Carrier-imposed surcharges this year exceeded $2,000 for business class roundtrips to London Heathrow originating at New York JFK, according to American Express Global Business Travel.
Labeled as YQ or YR, these international ticket surcharges are not subject to negotiated corporate discounts. Travel management companies cannot earn commissions on those dollars. Often described as covering the cost of fuel, carrier-imposed surcharges also include distribution-related surcharges, credit card fees and environmental cost surcharges.
Aviation fuel surcharges emerged a few decades ago. In 2012, the U.S. Department of Transportation required that for airlines adding a fee described as a “fuel surcharge” to a ticket price, “that amount must actually reflect a reasonable estimate” of per-passenger fuel costs.
In many cases, airlines renamed the surcharge rather than tying it to actual jet fuel costs or removing it. “Carrier-imposed” surcharges became amorphous.
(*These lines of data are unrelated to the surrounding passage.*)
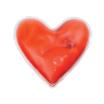 Scaldamani Avis a forma di cuore mod 43055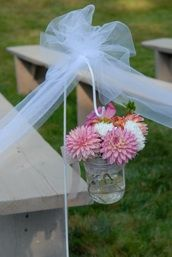 simple DIY aisle decorations - vases with dahlias on shepherds hooks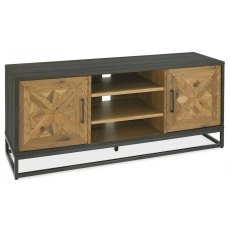 Bentley Designs Indus Rustic Oak Entertainment Unit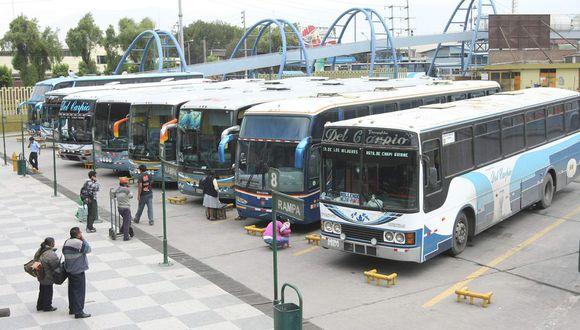 El recorrido de las unidades será desde el punto de origen hasta el punto de destino. No se puede recoger pasajeros en el camino. (Foto: GEC)
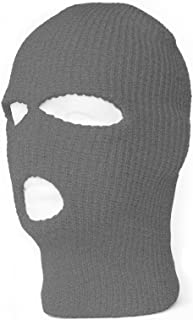 d5eea292f8d Amazon.com  Greys - Balaclavas   Hats   Caps  Clothing
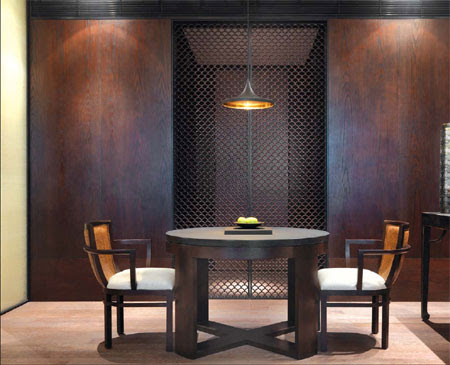 Joan Linder Interior Design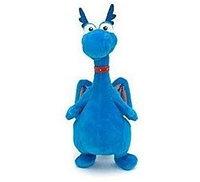 Мягкая игрушка дракон Стаффи из м/ф Доктор Плюшева McStuffins Stuffy
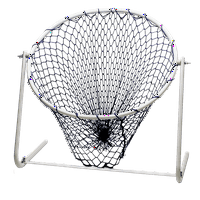Adjustable Golf Chipping Net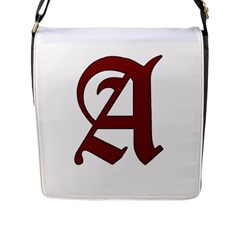 The Scarlet Letter Flap Messenger Bag (l)  by Valentinaart
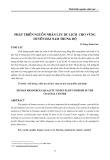 Phát triển nguồn nhân lực du lịch cho vùng duyên hải Nam Trung Bộ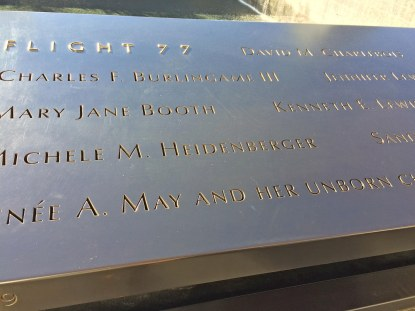 Debbie got this photo at the 9/11 Memorial and Museum on Dec. 9, 2016, while she and Allison visited New York City on a four-day trip. It is a close-up of a list of the terror victims at the memorial.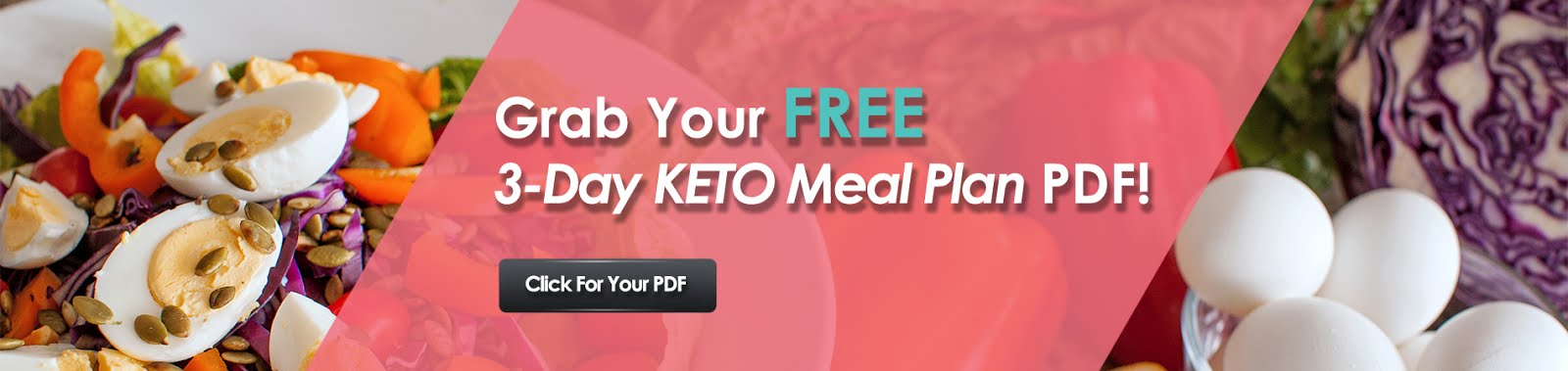 Free 3-Day KETO MEal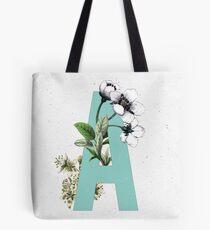 Botanical Alphabet - Letter 'A' Tote Bag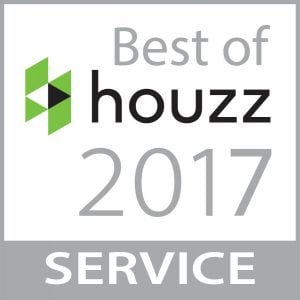 Winner of Best of Houzz 2017 - Service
In economy class, the fare itself can be a pittance compared with the carrier-added fees, which may be nonrefundable on nonrefundable tickets.
During the past two years, business class passengers originating at New York JFK and flying to London Heathrow on roundtrip tickets paid carrier-imposed surcharges that averaged about 40 percent higher than those added to roundtrip tickets on the same route originating at Heathrow, according to GBT.
Since 2019, JFK-Heathrow carrier-imposed surcharges increased by 80 percent on tickets booked through GBT, according to GBT’s business class data, while jet fuel prices bounced around.